REQUIREMENT -> Repeat the entire listing exactly.

Items from a data source
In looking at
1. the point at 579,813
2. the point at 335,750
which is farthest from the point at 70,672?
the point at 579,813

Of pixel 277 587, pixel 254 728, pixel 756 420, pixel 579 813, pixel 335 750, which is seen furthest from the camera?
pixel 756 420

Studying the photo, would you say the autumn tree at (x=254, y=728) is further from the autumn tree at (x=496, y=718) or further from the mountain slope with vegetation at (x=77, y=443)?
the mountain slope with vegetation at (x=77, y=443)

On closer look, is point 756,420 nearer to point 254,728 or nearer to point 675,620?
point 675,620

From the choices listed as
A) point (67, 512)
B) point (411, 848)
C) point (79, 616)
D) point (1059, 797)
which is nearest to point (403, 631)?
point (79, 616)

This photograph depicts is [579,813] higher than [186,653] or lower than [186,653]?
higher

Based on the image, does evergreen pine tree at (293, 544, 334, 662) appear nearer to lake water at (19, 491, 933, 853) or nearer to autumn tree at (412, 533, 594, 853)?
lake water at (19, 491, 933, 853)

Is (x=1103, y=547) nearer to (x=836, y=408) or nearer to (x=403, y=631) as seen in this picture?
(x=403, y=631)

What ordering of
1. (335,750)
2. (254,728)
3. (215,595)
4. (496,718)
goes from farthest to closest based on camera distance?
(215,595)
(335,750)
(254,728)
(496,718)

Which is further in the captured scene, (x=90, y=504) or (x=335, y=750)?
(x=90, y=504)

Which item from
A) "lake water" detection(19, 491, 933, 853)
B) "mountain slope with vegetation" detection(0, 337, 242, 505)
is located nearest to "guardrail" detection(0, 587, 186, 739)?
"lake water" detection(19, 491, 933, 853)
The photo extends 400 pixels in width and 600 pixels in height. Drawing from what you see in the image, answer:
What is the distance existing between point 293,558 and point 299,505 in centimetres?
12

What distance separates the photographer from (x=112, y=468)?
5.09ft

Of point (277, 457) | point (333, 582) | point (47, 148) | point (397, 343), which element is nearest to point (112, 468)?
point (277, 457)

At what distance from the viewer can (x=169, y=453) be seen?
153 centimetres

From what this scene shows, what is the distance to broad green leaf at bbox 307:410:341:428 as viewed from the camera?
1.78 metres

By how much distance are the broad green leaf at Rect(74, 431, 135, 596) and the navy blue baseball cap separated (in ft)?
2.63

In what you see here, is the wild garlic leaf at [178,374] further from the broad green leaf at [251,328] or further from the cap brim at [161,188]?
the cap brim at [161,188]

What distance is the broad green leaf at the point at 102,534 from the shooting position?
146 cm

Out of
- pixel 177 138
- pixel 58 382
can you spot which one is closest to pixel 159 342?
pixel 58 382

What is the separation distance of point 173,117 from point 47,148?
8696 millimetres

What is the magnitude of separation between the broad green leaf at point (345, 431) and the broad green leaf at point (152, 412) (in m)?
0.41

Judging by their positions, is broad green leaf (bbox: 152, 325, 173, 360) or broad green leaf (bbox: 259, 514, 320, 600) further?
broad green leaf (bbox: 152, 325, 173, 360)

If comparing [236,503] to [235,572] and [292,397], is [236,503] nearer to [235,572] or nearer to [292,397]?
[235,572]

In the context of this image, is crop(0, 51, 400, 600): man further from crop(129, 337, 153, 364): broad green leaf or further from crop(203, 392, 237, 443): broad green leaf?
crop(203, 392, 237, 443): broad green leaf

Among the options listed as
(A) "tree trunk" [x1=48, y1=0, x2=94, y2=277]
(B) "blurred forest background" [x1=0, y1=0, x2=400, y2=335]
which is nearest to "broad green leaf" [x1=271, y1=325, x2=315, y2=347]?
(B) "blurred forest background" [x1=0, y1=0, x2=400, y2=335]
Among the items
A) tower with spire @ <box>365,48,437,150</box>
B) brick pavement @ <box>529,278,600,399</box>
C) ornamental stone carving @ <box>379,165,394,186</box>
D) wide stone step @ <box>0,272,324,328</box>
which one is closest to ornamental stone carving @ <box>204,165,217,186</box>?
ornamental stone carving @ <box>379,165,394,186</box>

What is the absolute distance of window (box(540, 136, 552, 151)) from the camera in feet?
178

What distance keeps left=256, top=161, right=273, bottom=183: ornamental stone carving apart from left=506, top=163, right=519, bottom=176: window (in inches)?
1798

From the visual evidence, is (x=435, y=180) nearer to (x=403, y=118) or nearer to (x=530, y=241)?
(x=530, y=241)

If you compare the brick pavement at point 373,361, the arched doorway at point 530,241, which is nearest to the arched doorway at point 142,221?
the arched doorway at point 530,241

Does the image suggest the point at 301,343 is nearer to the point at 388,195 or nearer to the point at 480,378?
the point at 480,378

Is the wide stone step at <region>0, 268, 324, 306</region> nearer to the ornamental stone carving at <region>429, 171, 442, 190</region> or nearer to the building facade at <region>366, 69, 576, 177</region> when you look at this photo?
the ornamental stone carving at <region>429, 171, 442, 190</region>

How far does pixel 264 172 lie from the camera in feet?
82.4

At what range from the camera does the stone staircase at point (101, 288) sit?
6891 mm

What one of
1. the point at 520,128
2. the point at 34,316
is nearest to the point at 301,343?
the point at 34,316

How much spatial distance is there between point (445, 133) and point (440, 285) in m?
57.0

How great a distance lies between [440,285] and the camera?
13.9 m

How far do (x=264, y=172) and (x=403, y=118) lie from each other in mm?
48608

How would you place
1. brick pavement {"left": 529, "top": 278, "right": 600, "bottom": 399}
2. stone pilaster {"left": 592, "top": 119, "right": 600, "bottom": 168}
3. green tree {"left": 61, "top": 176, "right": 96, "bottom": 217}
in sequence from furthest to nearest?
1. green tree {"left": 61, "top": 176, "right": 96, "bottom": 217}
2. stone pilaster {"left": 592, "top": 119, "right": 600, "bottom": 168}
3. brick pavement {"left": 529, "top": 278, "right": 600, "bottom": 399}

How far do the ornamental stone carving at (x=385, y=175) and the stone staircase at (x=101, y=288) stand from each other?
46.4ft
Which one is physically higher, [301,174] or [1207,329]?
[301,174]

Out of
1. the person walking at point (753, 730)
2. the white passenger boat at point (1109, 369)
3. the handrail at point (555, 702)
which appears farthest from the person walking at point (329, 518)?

SOLUTION ->
In looking at
1. the point at 579,813
2. the point at 335,750
which is farthest from the point at 70,672?
the point at 579,813

Of pixel 277 587, pixel 254 728, pixel 756 420, pixel 579 813, pixel 335 750, which is seen furthest from the camera?
pixel 756 420

Studying the photo, would you say the autumn tree at (x=254, y=728) is further from the autumn tree at (x=496, y=718) or further from the mountain slope with vegetation at (x=77, y=443)?
the mountain slope with vegetation at (x=77, y=443)

On closer look, is point 756,420 nearer to point 254,728 or nearer to point 675,620?
point 675,620

From the choices listed as
A) point (67, 512)
B) point (411, 848)
C) point (79, 616)
D) point (1059, 797)
which is nearest to point (403, 631)?
point (79, 616)

This photograph depicts is [579,813] higher than [186,653] or lower than [186,653]?
higher

Based on the image, does evergreen pine tree at (293, 544, 334, 662) appear nearer to lake water at (19, 491, 933, 853) or nearer to autumn tree at (412, 533, 594, 853)?
lake water at (19, 491, 933, 853)

Is (x=1103, y=547) nearer to (x=836, y=408) or nearer to (x=403, y=631) as seen in this picture?
(x=403, y=631)

What ordering of
1. (335,750)
2. (254,728)
3. (215,595)
4. (496,718)
goes from farthest to closest based on camera distance?
(215,595)
(335,750)
(254,728)
(496,718)

Which is further in the captured scene, (x=90, y=504) or (x=335, y=750)?
(x=90, y=504)

Which item from
A) "lake water" detection(19, 491, 933, 853)
B) "mountain slope with vegetation" detection(0, 337, 242, 505)
is located nearest to "guardrail" detection(0, 587, 186, 739)?
"lake water" detection(19, 491, 933, 853)
The photo extends 400 pixels in width and 600 pixels in height. Drawing from what you see in the image, answer:
What is the distance existing between point 293,558 and point 299,505 in centimetres?
12

What distance separates the photographer from (x=112, y=468)?
5.09ft

Of point (277, 457) | point (333, 582) | point (47, 148) | point (397, 343), which element is nearest to point (112, 468)?
point (277, 457)

At what distance from the viewer can (x=169, y=453) be seen?
153 centimetres

From what this scene shows, what is the distance to broad green leaf at bbox 307:410:341:428 as viewed from the camera?
1.78 metres

By how much distance are the broad green leaf at Rect(74, 431, 135, 596) and the navy blue baseball cap separated (in ft)?
2.63

In what you see here, is the wild garlic leaf at [178,374] further from the broad green leaf at [251,328] or further from the cap brim at [161,188]?
the cap brim at [161,188]

What distance is the broad green leaf at the point at 102,534 from the shooting position?
146 cm

Out of
- pixel 177 138
- pixel 58 382
can you spot which one is closest to pixel 159 342?
pixel 58 382

What is the separation distance of point 173,117 from point 47,148?
8696 millimetres

What is the magnitude of separation between the broad green leaf at point (345, 431) and the broad green leaf at point (152, 412) (in m)?
0.41

Judging by their positions, is broad green leaf (bbox: 152, 325, 173, 360) or broad green leaf (bbox: 259, 514, 320, 600) further?
broad green leaf (bbox: 152, 325, 173, 360)

If comparing [236,503] to [235,572] and [292,397], is [236,503] nearer to [235,572] or nearer to [292,397]?
[235,572]

In the context of this image, is crop(0, 51, 400, 600): man further from crop(129, 337, 153, 364): broad green leaf or further from crop(203, 392, 237, 443): broad green leaf?
crop(203, 392, 237, 443): broad green leaf

Among the options listed as
(A) "tree trunk" [x1=48, y1=0, x2=94, y2=277]
(B) "blurred forest background" [x1=0, y1=0, x2=400, y2=335]
which is nearest to "broad green leaf" [x1=271, y1=325, x2=315, y2=347]?
(B) "blurred forest background" [x1=0, y1=0, x2=400, y2=335]
Among the items
A) tower with spire @ <box>365,48,437,150</box>
B) brick pavement @ <box>529,278,600,399</box>
C) ornamental stone carving @ <box>379,165,394,186</box>
D) wide stone step @ <box>0,272,324,328</box>
which one is closest to ornamental stone carving @ <box>204,165,217,186</box>?
ornamental stone carving @ <box>379,165,394,186</box>

What is the absolute distance of window (box(540, 136, 552, 151)) from the camera in feet?
178

What distance keeps left=256, top=161, right=273, bottom=183: ornamental stone carving apart from left=506, top=163, right=519, bottom=176: window (in inches)?
1798

From the visual evidence, is (x=435, y=180) nearer to (x=403, y=118) or nearer to (x=530, y=241)?
(x=530, y=241)

If you compare the brick pavement at point 373,361, the arched doorway at point 530,241, which is nearest to the arched doorway at point 142,221?
the arched doorway at point 530,241

Does the image suggest the point at 301,343 is nearer to the point at 388,195 or nearer to the point at 480,378?
the point at 480,378

Is the wide stone step at <region>0, 268, 324, 306</region> nearer to the ornamental stone carving at <region>429, 171, 442, 190</region> or nearer to the building facade at <region>366, 69, 576, 177</region> when you look at this photo?
the ornamental stone carving at <region>429, 171, 442, 190</region>

How far does pixel 264 172 lie from the camera in feet?
82.4

At what range from the camera does the stone staircase at point (101, 288) sit?
6891 mm

What one of
1. the point at 520,128
2. the point at 34,316
is nearest to the point at 301,343?
the point at 34,316

How much spatial distance is there between point (445, 133) and point (440, 285) in m?
57.0

How great a distance lies between [440,285] and the camera?
13.9 m

How far do (x=264, y=172) and (x=403, y=118) lie from each other in mm?
48608

How would you place
1. brick pavement {"left": 529, "top": 278, "right": 600, "bottom": 399}
2. stone pilaster {"left": 592, "top": 119, "right": 600, "bottom": 168}
3. green tree {"left": 61, "top": 176, "right": 96, "bottom": 217}
in sequence from furthest to nearest?
1. green tree {"left": 61, "top": 176, "right": 96, "bottom": 217}
2. stone pilaster {"left": 592, "top": 119, "right": 600, "bottom": 168}
3. brick pavement {"left": 529, "top": 278, "right": 600, "bottom": 399}

How far do the ornamental stone carving at (x=385, y=175) and the stone staircase at (x=101, y=288) stand from each other?
46.4ft
Which one is physically higher, [301,174] or [1207,329]?
[301,174]

Out of
1. the person walking at point (753, 730)
2. the white passenger boat at point (1109, 369)
3. the handrail at point (555, 702)
which appears farthest from the person walking at point (329, 518)?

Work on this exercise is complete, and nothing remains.